◆H17.10.19 知財高裁 平成17(行ケ)10011 特許権 行政訴訟事件
平成17年(行ケ)第10011号 特許取消決定取消請求事件(平成17年9月28日口頭弁論終結)
判 決
原 告 富士電機リテイルシステムズ
株式会社
代表者代表取締役
訴訟代理人弁理士 酒 井 宏 明
同 宮 田 英 毅
被 告 特許庁長官 中 嶋 誠
指定代理人 内 藤 真 コ
同 田 中 秀 夫
同 立 川 功
同 宮 下 正 之
同 阿 部 寛
主 文
特許庁が異議2002−70493号事件について平成16年5月18日にした決定を取り消す。
訴訟費用は被告の負担とする。
事実及び理由
第1 請求
主文と同旨
第2 当事者間に争いのない事実
1 特許庁における手続の経緯
原告は,発明の名称を「自動販売機」とする特許第3203134号発明(平成6年9月19日特許出願,平成13年6月22日設定登録,【請求項1】〜【請求項4】からなるが,全請求項に係る特許を「本件特許」と総称する。)の特許権者である。
本件特許について,その後,特許異議の申立てがされ,異議2002−70493号事件として特許庁に係属し,原告の前権利者である富士電機株式会社において,平成14年7月23日,特許請求の範囲の記載等につき訂正請求をした(以下,この訂正請求に係る訂正を「本件訂正」という。)。特許庁は,同事件について審理した結果,同年11月13日,「訂正を認める。特許第3203134号の請求項1ないし4に係る特許を取り消す。」との決定(以下「前決定」という。)をしたが,東京高等裁判所は,前決定の取消請求事件(平成14年(行ケ)第646号)について審理した結果,平成15年9月24日,前決定を取り消す旨の判決(以下「前判決」という。)をし,これが確定した。

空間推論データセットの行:
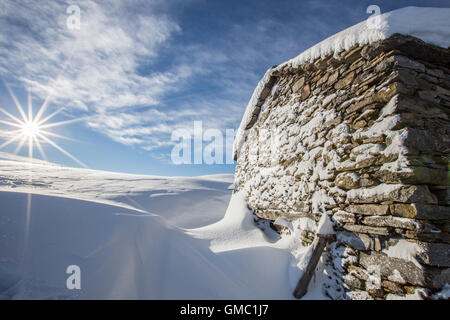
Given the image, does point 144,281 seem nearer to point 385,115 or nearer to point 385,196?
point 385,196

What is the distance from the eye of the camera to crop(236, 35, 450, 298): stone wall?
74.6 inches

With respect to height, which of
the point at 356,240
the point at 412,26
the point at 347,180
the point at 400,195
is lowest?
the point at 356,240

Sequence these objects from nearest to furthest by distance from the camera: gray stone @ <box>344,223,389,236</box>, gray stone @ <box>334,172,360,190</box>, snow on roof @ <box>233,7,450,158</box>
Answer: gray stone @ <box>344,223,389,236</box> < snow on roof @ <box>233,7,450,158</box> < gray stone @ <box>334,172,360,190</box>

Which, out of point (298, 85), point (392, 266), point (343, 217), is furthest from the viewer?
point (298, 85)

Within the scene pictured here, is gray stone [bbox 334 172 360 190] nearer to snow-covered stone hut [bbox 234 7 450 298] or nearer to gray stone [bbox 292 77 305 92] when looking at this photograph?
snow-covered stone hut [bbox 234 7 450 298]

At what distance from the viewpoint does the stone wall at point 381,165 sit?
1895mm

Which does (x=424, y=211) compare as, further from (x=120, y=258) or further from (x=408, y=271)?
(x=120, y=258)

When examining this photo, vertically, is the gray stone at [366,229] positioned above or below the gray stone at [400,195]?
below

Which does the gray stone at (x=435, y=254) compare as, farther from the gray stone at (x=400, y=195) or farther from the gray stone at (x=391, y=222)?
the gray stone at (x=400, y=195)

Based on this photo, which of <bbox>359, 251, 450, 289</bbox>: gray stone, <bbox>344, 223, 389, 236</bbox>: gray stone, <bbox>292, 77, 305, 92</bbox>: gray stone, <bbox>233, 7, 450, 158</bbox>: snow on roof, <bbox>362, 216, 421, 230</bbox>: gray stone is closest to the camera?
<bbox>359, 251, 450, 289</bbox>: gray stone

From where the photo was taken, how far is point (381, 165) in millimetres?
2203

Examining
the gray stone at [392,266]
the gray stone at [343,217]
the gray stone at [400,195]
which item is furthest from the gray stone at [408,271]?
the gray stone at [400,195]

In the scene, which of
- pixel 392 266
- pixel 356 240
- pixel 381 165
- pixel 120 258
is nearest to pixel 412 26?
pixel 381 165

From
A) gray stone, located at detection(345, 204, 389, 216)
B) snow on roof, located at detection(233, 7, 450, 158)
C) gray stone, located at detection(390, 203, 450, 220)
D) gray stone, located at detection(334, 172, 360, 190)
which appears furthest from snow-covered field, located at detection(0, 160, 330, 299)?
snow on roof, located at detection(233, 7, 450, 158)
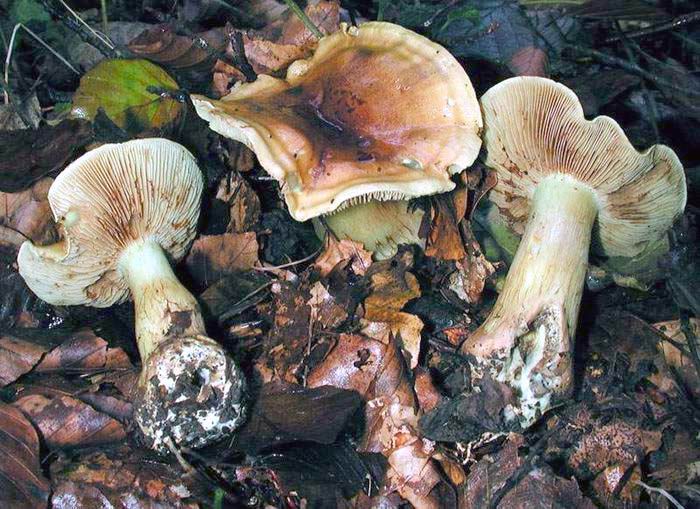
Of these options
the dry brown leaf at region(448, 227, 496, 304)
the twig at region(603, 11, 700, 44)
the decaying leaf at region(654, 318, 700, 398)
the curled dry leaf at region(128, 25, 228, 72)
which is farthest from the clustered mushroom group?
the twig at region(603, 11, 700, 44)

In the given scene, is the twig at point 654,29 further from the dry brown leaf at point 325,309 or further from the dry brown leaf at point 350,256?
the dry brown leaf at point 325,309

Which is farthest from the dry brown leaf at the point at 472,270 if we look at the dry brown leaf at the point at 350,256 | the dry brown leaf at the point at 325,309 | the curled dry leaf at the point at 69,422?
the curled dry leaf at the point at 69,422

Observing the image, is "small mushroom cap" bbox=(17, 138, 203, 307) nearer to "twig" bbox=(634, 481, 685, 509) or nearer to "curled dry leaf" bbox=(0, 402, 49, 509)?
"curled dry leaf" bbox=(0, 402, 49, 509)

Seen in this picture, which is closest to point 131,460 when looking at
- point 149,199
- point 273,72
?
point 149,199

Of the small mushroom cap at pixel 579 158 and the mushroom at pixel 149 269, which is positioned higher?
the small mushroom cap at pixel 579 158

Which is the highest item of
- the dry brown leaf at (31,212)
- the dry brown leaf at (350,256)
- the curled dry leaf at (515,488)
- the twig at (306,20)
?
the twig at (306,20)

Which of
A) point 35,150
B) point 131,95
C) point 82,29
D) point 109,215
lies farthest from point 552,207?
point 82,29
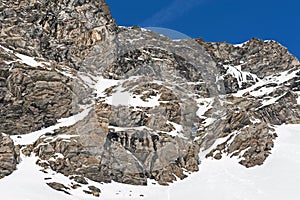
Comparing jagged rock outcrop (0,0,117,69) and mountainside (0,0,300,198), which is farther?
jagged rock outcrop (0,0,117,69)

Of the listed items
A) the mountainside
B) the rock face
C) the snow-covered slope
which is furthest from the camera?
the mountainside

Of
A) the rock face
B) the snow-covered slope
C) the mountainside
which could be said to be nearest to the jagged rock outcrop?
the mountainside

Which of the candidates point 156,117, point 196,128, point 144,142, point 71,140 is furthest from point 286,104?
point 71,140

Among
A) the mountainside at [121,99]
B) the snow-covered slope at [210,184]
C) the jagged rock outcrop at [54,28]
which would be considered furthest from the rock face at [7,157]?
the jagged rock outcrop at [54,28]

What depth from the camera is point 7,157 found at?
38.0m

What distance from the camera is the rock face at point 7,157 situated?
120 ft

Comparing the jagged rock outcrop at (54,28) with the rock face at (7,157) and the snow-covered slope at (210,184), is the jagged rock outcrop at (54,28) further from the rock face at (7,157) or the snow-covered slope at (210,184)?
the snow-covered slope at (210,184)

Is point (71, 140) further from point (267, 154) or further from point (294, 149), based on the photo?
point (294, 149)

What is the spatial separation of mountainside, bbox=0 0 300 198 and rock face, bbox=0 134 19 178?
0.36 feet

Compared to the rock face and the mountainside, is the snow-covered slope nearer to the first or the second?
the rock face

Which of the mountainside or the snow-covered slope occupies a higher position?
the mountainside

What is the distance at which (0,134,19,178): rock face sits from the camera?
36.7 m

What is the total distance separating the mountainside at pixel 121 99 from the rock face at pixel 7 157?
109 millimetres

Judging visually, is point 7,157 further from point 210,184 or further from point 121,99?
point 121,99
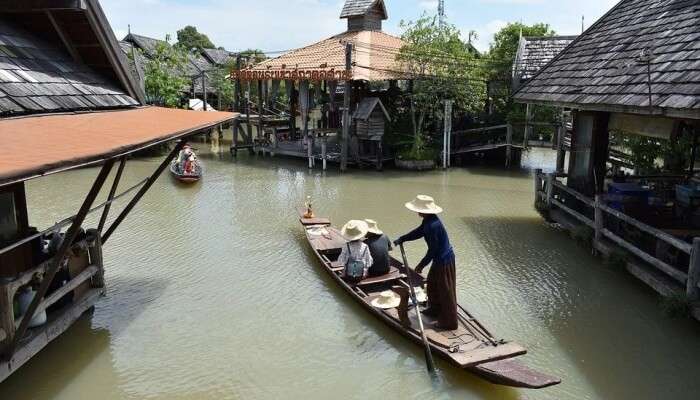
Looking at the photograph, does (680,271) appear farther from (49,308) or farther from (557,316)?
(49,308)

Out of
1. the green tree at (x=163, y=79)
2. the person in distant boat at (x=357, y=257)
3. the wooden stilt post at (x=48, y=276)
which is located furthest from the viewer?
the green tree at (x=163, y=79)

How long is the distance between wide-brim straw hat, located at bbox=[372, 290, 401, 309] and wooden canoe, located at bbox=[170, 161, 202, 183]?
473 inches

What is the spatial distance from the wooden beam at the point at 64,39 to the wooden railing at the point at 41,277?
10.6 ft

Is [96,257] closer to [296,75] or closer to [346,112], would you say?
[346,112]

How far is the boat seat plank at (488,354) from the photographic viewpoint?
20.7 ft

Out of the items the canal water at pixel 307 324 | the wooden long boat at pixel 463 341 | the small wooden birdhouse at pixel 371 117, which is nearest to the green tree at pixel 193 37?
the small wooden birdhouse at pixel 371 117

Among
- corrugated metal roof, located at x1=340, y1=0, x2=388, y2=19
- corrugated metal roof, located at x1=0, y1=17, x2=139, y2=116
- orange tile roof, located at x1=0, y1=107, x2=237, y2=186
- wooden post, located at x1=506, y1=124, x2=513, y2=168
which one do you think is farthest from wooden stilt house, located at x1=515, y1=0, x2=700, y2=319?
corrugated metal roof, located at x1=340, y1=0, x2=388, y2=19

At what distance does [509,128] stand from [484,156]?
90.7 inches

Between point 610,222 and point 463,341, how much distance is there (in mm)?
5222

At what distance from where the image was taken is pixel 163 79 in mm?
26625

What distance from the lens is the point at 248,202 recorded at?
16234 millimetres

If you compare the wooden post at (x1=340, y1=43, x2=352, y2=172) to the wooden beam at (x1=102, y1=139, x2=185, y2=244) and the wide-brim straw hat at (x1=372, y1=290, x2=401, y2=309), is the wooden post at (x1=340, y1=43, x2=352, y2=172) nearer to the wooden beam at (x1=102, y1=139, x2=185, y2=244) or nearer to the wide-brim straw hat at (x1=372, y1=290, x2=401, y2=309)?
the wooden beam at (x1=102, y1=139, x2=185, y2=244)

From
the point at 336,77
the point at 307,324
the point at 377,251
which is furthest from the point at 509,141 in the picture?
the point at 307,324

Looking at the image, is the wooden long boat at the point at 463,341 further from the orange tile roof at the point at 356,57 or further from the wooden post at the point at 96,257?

作業一覧:
A - 判決文の「本件特許について,その後,」で始まる段落を、主な事実を残して箇条書きに書き直しなさい。
B - 判決文を、最後に示された段落の後から書き継ぎなさい。

課題別解答:
A -
・本件特許に対して特許異議の申立てがされ、異議2002−70493号事件として特許庁に係属した。
・平成14年7月23日、原告の前権利者である富士電機株式会社が、特許請求の範囲の記載等について訂正請求をした(本件訂正)。
・特許庁は同年11月13日、訂正を認めたうえで、請求項1ないし4に係る特許を取り消す決定(前決定)をした。
・東京高等裁判所は、前決定の取消請求事件(平成14年(行ケ)第646号)について、平成15年9月24日に前決定を取り消す判決(前判決)をした。この判決は確定した。

B -
特許庁は,異議2002−70493号事件を更に審理した上,平成16年5月18日,「訂正を認める。特許第3203134号の請求項1ないし4に係る特許を取り消す。」との決定をし,同年6月7日,原告にその謄本を送達した。
2 本件訂正に係る明細書(以下「本件明細書」という。)の特許請求の範囲の記載
【請求項1】内部に商品収納室が形成されている断熱構造の本体と,
前記本体の前部に設けられると共に下部前面に商品取出口が設けられている外扉と,
前記外扉に対向配置されると共に前記本体の前面開口を開閉する内扉と,
前記内扉の下部に前記商品取出口に対応するように設けられ,前記商品収納室内に設けられた商品シュートを滑落する商品を前記商品取出口へ搬出するための商品搬出口と,
前記商品搬出口に上端が軸支され,重心位置を前記商品取出口側に寄せるとともに前記商品シュートを滑落してきた商品が内壁面に沿って滑落できるように前記商品取出口側に湾曲して形成された前壁を有し,該重心位置を前記商品取出口側に寄せることによって生じるモーメントの作用により,商品の通過後に前記商品搬出口の前縁部に当接して該商品搬出口を塞ぐ搬出口扉と
を備えたことを特徴とする自動販売機。
【請求項2】前記搬出口扉を透明な部材にて形成したことを特徴とする請求項1記載の自動販売機。
【請求項3】前記搬出口扉の前壁の内壁面に縦方向のリブを多数形成したことを特徴とする請求項1記載の自動販売機。
【請求項4】前記搬出口扉の前壁の下部に横方向のリブを複数形成したことを特徴とする請求項1記載の自動販売機。
(以下,【請求項1】〜【請求項4】に係る発明を「本件発明1」〜「本件発明4」という。)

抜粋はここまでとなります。